Insulin glargine plus lixisenatide improves outcomes in Chinese adults with T2D
17 Dec 2025
Elaine Soliven
Elaine Soliven
Treatment with iGlarLixi* resulted in better clinical outcomes than IDegAsp** in Chinese adults with type 2 diabetes (T2D), regardless of age or disease duration at baseline, according to a post hoc analysis of the phase III Soli-D study presented at ATTD-ASIA 2025.
The Soli-D study included 582 Chinese individuals with T2D suboptimally controlled with oral antidiabetic drugs (OADs). Participants were randomized in a 1:1 ratio to receive either once-daily iGlarLixi or IDegAsp (n=291 in each group; mean age 56.3 and 57.5 years, respectively) for 24 weeks.
In this post hoc analysis, participants were assessed according to their baseline age (<65 and ≥65 years) and T2D duration (<10 and ≥10 years). [Zhang E, et al, ATTD-Asia 2025]
At week 24, individuals treated with iGlarLixi achieved greater reductions in HbA1c compared with those receiving IDegAsp across both age groups (<65 years: -1.94 percent vs -1.69 percent; ≥65 years: -1.71 percent vs -1.66 percent) and duration of T2D (<10 years: -1.91 percent vs -1.77 percent; ≥10 years: -1.83 percent vs -1.54 percent).
Additionally, the proportion of patients who achieved the HbA1c target of 7 percent was higher in the iGlarLixi arm than the IDegAsp arm, irrespective of baseline age (<65 years: 74.8 percent vs 60.6 percent; ≥65 years: 64.6 percent vs 57.3 percent) or disease duration (<10 years: 72.8 percent vs 66.99 percent ≥10 years: 72 percent vs 49.1 percent).
The iGlarLixi group also demonstrated numerically greater reductions in average 7-point self-monitored plasma glucose (SMPG) compared with the IDegAsp group in both age categories (<65 years: -3.8 vs -2.9 mmol/L; ≥65 years: -3.1 vs -2.6 mmol/L) and T2D duration (<10 years: -3.7 vs -2.8 mmol/L; ≥10 years: -3.5 vs -2.9 mmol/L).
Fasting plasma glucose levels were comparable between the iGlarLixi and IDegAsp in both younger and older cohorts (mean differences of 0.24 and 0.30 mmol/L, respectively) and among those with shorter or longer disease durations (mean differences of 0.29 and 0.19 mmol/L, respectively).

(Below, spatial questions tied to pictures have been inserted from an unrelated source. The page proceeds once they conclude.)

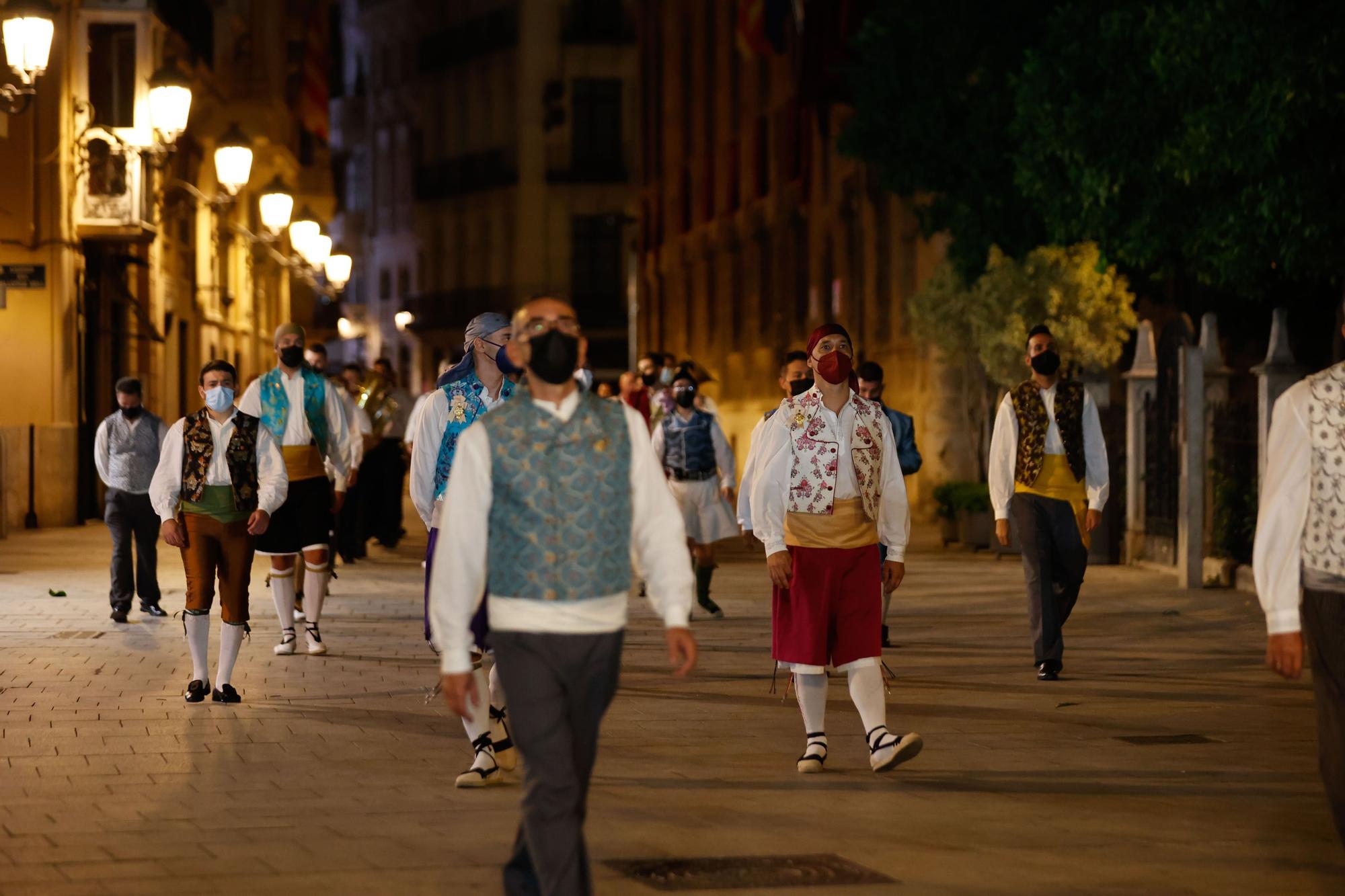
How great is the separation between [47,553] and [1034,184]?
10615 mm

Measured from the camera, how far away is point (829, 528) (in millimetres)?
9391

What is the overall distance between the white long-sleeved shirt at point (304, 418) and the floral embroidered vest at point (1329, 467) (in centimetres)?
872

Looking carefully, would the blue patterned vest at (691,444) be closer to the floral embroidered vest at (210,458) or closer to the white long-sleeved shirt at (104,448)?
the white long-sleeved shirt at (104,448)

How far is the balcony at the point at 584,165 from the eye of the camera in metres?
76.2

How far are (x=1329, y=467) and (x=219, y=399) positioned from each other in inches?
264

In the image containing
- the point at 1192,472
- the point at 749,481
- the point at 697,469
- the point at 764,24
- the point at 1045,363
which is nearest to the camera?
the point at 749,481

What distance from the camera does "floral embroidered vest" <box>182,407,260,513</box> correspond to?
1158 centimetres

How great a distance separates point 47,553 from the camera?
23.1m

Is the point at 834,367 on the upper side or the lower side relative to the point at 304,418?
upper

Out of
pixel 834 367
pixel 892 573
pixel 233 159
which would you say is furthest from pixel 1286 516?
pixel 233 159

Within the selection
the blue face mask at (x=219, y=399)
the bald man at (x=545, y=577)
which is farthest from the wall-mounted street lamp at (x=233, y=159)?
the bald man at (x=545, y=577)

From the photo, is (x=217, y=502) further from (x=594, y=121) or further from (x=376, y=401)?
(x=594, y=121)

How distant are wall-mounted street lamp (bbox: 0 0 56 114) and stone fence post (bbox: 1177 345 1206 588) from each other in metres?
10.0

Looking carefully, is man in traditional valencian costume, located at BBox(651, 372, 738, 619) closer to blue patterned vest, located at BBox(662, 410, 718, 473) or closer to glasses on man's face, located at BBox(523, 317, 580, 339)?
blue patterned vest, located at BBox(662, 410, 718, 473)
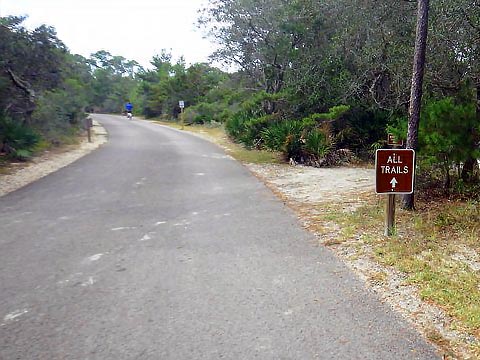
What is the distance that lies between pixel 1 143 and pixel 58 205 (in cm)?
710

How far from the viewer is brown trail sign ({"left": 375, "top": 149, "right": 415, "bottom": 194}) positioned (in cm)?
568

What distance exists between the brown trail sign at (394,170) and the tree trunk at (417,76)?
51.7 inches

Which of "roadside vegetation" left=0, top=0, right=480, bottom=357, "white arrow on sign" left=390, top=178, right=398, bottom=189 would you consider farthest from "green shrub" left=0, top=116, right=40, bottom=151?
"white arrow on sign" left=390, top=178, right=398, bottom=189

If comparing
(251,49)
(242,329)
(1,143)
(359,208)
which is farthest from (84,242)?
(251,49)

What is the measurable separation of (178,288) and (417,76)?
16.2ft

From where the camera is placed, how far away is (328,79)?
52.9 ft

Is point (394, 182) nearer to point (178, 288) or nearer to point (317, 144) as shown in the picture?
point (178, 288)

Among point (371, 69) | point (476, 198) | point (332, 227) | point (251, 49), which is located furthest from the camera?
point (251, 49)

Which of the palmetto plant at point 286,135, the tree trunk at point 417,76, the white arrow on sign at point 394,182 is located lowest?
the white arrow on sign at point 394,182

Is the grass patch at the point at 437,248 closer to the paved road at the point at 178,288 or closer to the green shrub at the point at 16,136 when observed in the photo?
the paved road at the point at 178,288

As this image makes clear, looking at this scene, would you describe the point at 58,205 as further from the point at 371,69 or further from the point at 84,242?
the point at 371,69

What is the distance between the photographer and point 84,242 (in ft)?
19.2

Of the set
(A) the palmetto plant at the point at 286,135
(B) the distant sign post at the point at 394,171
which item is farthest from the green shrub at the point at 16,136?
(B) the distant sign post at the point at 394,171

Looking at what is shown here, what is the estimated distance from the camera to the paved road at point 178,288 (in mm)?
3287
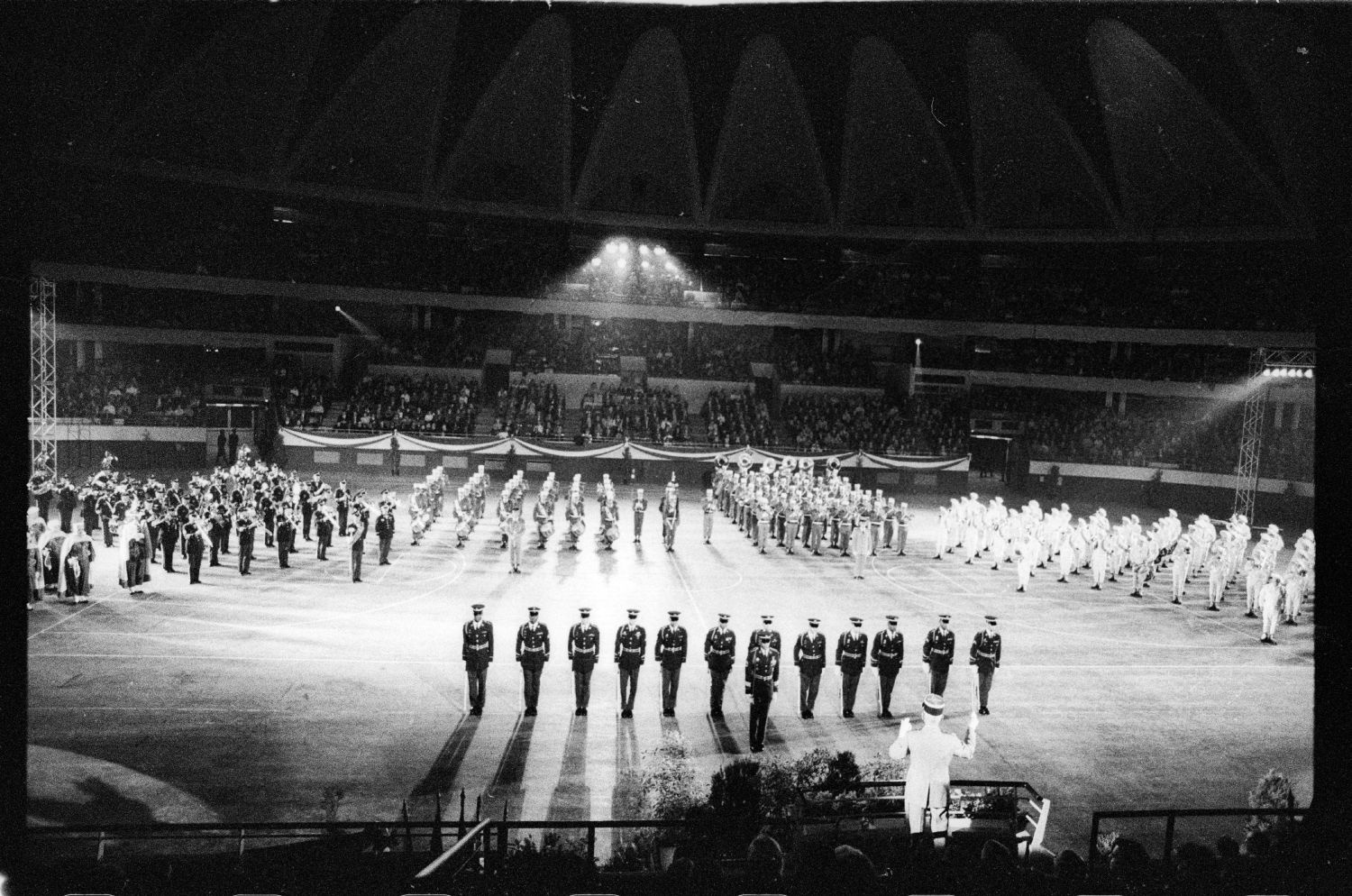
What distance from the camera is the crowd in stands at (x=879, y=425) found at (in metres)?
36.9

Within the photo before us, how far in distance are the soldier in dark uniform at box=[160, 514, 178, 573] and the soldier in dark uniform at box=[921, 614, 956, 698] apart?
50.9 feet

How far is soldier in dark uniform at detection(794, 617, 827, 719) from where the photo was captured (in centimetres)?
1188

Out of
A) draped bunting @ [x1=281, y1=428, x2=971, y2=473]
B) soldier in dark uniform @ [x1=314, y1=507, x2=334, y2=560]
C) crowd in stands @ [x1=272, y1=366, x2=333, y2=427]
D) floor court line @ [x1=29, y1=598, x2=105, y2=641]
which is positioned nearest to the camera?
floor court line @ [x1=29, y1=598, x2=105, y2=641]

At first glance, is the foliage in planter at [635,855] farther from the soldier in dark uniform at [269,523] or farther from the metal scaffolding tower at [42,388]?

Mean body weight decreased by 0.14 kg (younger cohort) and 0.38 kg (older cohort) in the iGlarLixi arm, whereas it increased by 1.40 and 0.95 kg, respectively, in the IDegAsp arm. This trend was consistent among individuals with T2D durations of <10 or ≥10 years, with decreases of 0.11 and 0.35 kg, respectively, in the iGlarLixi arm and increases of 1.17 and 1.46 kg in the IDegAsp arm.
A lower total daily insulin dose was observed with iGlarLixi than with IDegAsp in both age (<65 years: 29.5 vs 35.8 U; ≥65 years: 23.6 vs 29.1 U) and disease duration subgroups (<10 years: 28.8 vs 35 U; ≥10 years: 27 vs 32.7 U).
The risk of hypoglycaemia was lower in the iGlarLixi arm vs the IDegAsp arm (relative risk [RR], 0.74 and 0.66 for those aged <65 and ≥65 years and 0.67 and 0.79 for those with <10- and ≥10-year T2D duration).
Overall, iGlarLixi showed better clinical outcomes, including greater reductions in HbA1c and SMPG levels, a higher proportion of patients reaching the target HbA1c of <7 percent, and reduced body weight, as well as lower total insulin doses and fewer hypoglycaemia events across both baseline age and disease duration subgroups, compared with IDegAsp, according to Dr Maria Aileen Mabunay from Sanofi in Singapore, who presented the study on behalf of the investigators.
"Therefore, iGlarLixi could be considered as one of the valuable options for advancing therapy in people in China with T2D, suboptimally controlled on OADs," she added.